The role of female gender could have different explanations. Despite women are more disabled, they do more prevention than men as shown also in our previous study .Furthermore, men suffer more often from diseases considered ambulatory care sensitive conditions, such as diabetes mellitus and chronic obstructive pulmonary disease .
Strengths and limitations
The main strength of our study is the evaluation of a representative sample of the Italian community-dwelling older population, based on a stratified multi-stage probability design. In addition, our data provide a description of socio-demographic characteristics of Italian older ED users. On the other hand, some limitations deserve comments: 1) not all ED visits that result in a discharge are preventable. 2) Other data, i.e. the reason why a subject referred to ED, as well as the gravity or the temporal relationship between the use ED and that of other healthcare services are unknown. 3) Emergency Department admissions and health care resources consumption are self-reported. 4) Finally, the survey collects information at different times. A potentially preventable visit could happen at any time last year, whereas some data, e.g. the variable measuring quality of life, reveal the situation of the patients at the time of the interview (and certainly they were measured after the outcome). In a cross-sectional study the exposure measure can anticipate or come after the outcome. Furthermore, it can’t be excluded that some variables, such as the self-perceived health status and pharmacotherapy, changed after ED admission.

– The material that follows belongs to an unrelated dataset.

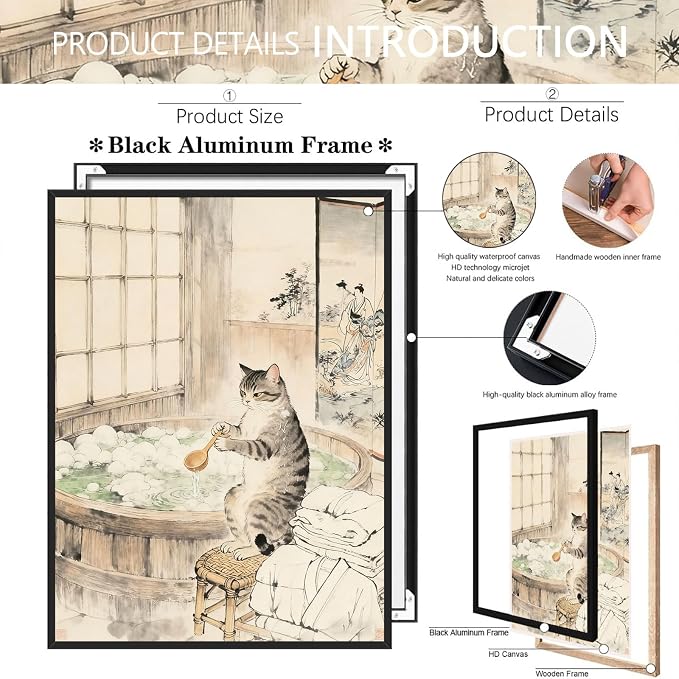 Whimsical Japanese Style Cat Hot Spring Bath Art Posters - Aesthetic Wall Prints for Home & Apartment Decor 20X30 in Wrapped Framed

Our results identified several factors associated with an increased risk to experience a potentially preventable visit in emergency department. Age, area of residence, marital status and chronic conditions are non-modifiable variables that identify specific subgroups of the population who are at high risk of potentially preventable admission to the ED. On the other hand, waiting list and home assistance are modifiable factors that can be targeted by public health intervention.